“He is special, the musicians explain, not merely because of his clarity of vision, authoritative analysis or the mysterious energy of his gestures, but rather because of the way he listens. He appears to live the music, inviting them to live it with him.
Players need to believe conductors understand what they are doing, and that their individual efforts make a difference. Conductors, in turn, need to trust their orchestras to do everything possible to make the music happen in the moment. The currency of trust is listening, and one of the most interesting pictures to emerge from this book is that of the conductor as a kind of chief listener.

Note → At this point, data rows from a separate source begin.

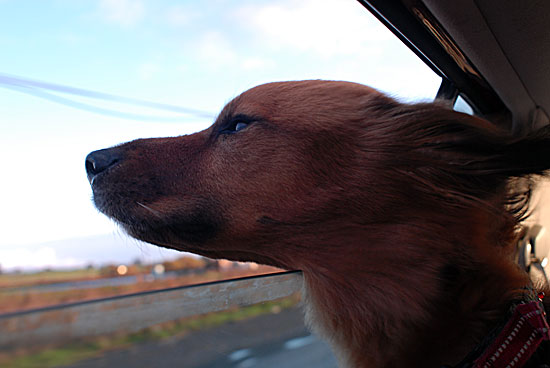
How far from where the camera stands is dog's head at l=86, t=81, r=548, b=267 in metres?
1.25

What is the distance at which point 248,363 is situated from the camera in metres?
1.64

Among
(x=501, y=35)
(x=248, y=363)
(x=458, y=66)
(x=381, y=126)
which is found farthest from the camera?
(x=458, y=66)

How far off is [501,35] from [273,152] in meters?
1.27

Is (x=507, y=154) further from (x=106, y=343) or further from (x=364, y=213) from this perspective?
(x=106, y=343)

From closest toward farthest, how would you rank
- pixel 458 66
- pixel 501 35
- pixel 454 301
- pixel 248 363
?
pixel 454 301 < pixel 248 363 < pixel 501 35 < pixel 458 66

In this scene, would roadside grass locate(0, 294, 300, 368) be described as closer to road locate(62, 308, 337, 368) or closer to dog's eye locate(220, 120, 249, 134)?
road locate(62, 308, 337, 368)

Hand gestures, whether the baton-traced polygons of the textbooks or the mysterious finger-flickerings of Mr. Gergiev and Mr. Abbado, are construed less as specific directions than as signs of a kind of ultra-responsive listening, a listening which feeds back into how the players hear each other.”
From The Economist June 23-29, 2012 under “Books and Arts”. A review of “Music as Alchemy: Journeys with great conductors and their orchestras” by Tom Service.
Too bad that our business leaders generally don’t understand the importance of listening and communication. Instead we have insecure prescriptive tut-tutting school ma’ams who perceive any feedback as a threat to their authority. No wonder our corporations are such insipid and soulless places devoid of real and meaningful communication.